**RECORD LIST**
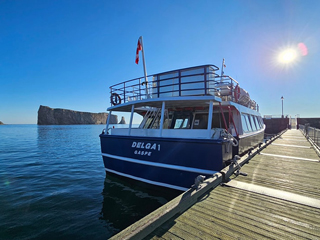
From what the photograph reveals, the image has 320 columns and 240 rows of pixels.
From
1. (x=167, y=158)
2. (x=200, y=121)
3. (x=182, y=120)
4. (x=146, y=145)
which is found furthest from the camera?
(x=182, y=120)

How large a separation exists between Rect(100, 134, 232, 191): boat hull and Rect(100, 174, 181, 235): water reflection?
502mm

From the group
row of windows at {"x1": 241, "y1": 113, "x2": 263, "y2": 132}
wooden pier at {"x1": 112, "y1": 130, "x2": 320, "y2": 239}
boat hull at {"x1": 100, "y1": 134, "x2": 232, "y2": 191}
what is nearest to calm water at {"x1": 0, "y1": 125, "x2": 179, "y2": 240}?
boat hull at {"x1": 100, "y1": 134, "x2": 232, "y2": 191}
--
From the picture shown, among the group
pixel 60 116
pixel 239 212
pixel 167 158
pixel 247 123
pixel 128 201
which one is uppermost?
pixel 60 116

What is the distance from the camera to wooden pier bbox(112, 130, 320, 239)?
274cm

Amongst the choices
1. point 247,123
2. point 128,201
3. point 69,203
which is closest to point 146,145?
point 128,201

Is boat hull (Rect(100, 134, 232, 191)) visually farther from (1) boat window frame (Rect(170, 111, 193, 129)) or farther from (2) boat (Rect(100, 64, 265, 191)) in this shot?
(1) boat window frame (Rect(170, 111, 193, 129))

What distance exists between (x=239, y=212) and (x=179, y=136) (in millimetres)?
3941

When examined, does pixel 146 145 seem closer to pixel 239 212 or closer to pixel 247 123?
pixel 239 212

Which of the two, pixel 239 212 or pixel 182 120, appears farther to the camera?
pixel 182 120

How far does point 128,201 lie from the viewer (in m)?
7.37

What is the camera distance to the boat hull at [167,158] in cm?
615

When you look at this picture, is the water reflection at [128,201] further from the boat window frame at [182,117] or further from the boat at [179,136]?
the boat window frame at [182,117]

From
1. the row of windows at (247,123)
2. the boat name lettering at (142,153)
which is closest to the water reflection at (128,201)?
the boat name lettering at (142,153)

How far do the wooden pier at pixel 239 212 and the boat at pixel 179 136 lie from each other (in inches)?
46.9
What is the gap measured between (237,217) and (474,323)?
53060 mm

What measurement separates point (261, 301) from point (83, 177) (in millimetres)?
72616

**WHAT NEEDS TO BE DONE**
Count the lines in the entries above that contain the string "point", treating uppercase and lowercase letters as distinct. Reply with the number alone.

**ANSWER TO THIS EXERCISE**
7